When creating a backup in Datastore using the Datastore Admin Tools, the result will be numerous folders containing something like this:

output-0  
output-1  
output-2  
output-3  
output-4  
output-5  
output-6  
output-7  
output-8  

AWESOME ! Expect not so AWESOME, this was done in a Protobuf format as binary. Great for saving space, not so great for reading raw data.

Well luckily as part of the SDK there is a upload_data command that can be used, and after some digging now we can use the same functions to parse the data.

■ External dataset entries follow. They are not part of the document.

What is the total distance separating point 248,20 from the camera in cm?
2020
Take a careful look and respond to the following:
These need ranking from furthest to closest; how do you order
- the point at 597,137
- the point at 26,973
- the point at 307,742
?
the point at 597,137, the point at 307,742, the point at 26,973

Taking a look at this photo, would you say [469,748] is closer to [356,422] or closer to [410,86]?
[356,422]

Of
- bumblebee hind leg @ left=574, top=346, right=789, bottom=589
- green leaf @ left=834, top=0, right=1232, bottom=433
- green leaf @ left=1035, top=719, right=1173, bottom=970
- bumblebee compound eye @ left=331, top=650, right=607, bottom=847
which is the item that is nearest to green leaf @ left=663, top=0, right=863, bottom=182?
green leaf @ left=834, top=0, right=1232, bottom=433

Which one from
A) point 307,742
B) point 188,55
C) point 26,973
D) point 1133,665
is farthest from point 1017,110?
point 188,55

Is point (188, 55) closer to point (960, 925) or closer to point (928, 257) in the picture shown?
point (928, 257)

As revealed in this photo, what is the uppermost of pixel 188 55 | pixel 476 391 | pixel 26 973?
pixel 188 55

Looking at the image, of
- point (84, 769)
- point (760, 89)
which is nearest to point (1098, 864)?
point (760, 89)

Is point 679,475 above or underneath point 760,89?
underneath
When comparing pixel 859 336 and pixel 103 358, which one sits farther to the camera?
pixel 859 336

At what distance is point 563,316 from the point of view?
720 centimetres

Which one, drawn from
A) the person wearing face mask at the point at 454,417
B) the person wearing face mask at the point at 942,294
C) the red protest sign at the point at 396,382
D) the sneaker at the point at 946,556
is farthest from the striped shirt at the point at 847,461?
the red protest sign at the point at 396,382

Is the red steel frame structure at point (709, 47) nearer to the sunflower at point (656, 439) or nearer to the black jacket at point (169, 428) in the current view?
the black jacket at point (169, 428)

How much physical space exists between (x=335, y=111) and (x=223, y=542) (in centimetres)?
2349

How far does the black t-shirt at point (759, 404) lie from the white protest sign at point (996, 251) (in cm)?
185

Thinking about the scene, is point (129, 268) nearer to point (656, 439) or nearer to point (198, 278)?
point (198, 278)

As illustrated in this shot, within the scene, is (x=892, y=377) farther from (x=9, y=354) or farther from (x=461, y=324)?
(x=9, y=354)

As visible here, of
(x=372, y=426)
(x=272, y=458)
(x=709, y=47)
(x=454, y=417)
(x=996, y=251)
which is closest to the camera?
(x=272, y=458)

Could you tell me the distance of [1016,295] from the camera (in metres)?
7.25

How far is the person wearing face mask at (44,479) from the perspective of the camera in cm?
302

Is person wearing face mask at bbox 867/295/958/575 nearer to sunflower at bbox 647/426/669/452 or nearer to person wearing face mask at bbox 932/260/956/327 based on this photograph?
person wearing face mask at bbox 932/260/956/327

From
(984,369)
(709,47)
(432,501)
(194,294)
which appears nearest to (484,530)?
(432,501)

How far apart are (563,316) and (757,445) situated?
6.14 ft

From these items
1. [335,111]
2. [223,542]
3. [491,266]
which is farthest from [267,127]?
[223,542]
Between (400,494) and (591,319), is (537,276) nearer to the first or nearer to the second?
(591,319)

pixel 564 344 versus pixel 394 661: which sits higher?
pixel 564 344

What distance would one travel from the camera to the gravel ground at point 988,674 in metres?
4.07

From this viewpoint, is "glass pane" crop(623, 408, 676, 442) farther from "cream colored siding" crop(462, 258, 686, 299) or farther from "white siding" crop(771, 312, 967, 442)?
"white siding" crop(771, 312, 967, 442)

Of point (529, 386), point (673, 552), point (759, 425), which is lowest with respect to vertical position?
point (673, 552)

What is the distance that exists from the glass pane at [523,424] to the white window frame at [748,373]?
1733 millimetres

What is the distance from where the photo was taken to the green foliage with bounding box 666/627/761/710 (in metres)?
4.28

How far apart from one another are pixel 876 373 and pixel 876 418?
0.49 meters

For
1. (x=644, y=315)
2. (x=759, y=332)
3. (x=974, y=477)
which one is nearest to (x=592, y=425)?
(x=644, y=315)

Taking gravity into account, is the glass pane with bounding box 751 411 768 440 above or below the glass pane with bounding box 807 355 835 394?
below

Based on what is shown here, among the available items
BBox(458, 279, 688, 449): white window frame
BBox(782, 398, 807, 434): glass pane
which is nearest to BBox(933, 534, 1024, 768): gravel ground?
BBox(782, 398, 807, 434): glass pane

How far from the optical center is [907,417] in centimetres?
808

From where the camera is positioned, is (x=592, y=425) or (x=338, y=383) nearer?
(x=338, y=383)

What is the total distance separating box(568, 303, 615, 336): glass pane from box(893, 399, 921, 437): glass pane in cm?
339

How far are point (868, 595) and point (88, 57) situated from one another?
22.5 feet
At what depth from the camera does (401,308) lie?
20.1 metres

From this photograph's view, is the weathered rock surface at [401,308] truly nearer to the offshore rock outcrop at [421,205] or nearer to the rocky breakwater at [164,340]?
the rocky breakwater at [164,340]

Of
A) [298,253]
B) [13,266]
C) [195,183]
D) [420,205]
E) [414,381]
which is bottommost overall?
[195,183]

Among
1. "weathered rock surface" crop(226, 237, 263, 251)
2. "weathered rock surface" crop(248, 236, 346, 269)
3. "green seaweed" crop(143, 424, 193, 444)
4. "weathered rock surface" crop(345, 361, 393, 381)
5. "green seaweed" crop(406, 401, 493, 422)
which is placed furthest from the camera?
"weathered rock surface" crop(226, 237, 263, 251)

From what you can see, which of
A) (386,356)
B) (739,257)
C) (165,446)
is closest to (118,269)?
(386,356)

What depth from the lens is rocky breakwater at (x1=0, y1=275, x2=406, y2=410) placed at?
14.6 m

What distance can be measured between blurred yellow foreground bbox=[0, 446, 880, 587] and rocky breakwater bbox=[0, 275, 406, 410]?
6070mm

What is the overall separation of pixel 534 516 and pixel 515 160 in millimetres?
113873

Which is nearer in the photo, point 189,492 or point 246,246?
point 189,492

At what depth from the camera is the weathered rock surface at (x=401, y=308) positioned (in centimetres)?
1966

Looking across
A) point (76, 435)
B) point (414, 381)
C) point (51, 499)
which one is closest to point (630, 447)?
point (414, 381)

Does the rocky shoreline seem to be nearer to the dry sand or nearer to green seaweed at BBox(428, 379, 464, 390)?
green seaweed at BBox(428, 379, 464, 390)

The following function will read the data from the backup files, add it to a array and save the array as JSON in data.json:

import io  
import json  
import sys

sys.path.append('/Users/johanndutoit/google-cloud-sdk/platform/google_appengine')  
from google.appengine.api.files import records  
from google.appengine.datastore import entity_pb  
from google.appengine.api import datastore

def default(obj):  
  """Default JSON serializer."""
  import calendar, datetime

  if isinstance(obj, datetime.datetime):
    if obj.utcoffset() is not None:
      obj = obj - obj.utcoffset()
    millis = int(
      calendar.timegm(obj.timetuple()) * 1000 +
      obj.microsecond / 1000
    )
    return millis
  raise TypeError('Not sure how to serialize %s' % (obj,)) 


items = []  
for fileIndex in range(0, 8):  
  raw = open('output-' + str(fileIndex), 'r')
  reader = records.RecordsReader(raw)
  for record in reader:
    entity_proto = entity_pb.EntityProto(contents=record)
    entity = datastore.Entity.FromPb(entity_proto)
    # print entity
    items.append(entity)


print "Writing " + str(len(items)) + " items to file"


f = open('data.json', 'w')  
f.write(json.dumps(items, default=default))  
f.close()

This example will work for smaller backups not going beyond 40mb. Bigger than that the code will need to be updated to insert into a database (or some storage) per entity.

Enjoy :)